Reward of Up to $5,000 Offered for Help Nabbing Opossum Killer
PETA’s Humane Education Division Offers to Help Teach Compassion in the Classroom After Disturbing Video Surfaces on Social Media
For Immediate Release:
March 5, 2018
Contact:
Megan Wiltsie 202-483-7382
A video recently posted to Instagram shows a person—believed to be a high school student—stomping a young opossum to death while muttering, “Oh, boy.” Colbert County officials are investigating but have yet to identify the individual in the video, prompting PETA to offer a reward of up to $5,000 for information leading to the arrest and conviction on cruelty-to-animals charges of the person who killed the opossum.

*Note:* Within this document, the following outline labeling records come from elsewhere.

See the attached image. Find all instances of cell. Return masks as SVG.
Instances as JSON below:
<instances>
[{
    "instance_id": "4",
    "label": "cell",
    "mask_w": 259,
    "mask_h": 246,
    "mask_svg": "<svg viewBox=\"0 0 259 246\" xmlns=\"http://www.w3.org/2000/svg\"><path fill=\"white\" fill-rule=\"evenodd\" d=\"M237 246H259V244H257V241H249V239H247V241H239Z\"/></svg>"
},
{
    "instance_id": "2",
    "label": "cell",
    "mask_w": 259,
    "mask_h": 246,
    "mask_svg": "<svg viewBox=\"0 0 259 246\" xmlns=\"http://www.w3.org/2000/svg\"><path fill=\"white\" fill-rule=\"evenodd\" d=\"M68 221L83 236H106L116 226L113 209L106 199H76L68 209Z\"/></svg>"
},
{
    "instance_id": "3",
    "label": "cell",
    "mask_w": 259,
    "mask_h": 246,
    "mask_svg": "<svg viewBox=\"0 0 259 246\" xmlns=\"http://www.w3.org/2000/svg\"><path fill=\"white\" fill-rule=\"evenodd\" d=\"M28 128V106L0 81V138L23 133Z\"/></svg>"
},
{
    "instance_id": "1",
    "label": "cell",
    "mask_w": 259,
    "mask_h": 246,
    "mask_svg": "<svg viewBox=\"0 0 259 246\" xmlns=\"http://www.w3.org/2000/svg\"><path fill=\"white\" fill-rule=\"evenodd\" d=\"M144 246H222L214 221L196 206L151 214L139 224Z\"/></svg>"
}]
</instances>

Because the culprit is believed to be a local teenager, TeachKind—PETA’s humane education division—also sent letters today to schools in the area urging them to implement humane education. TeachKind has asked the district superintendent to ensure that students know to report cruelty to animals when they see it. The group has also offered the area’s high schools and middle schools free “Bullies Are Just Cowards: Report Abuse When You See It!” posters and sent elementary schools its Share the World curriculum kits, which are appropriate for even the youngest learners.
“Violence is sweeping through our schools, and the relish that the person in this video took in stomping on a live opossum’s head is cause for serious concern,” says PETA Senior Director of Youth Outreach and Campaigns Marta Holmberg. “TeachKind is urging schools to teach students to report cruelty to animals immediately, starting with any information that they might have about this disturbing video.”
TeachKind—whose motto reads, in part, that “animals are not ours to abuse in any way”—notes that according to leading mental-health professionals and law-enforcement agencies, perpetrators of violent acts against animals are often repeat offenders who pose a serious threat to the community at large.
Anyone with information about the video should call the Colbert County Animal Shelter at 256-381-4073.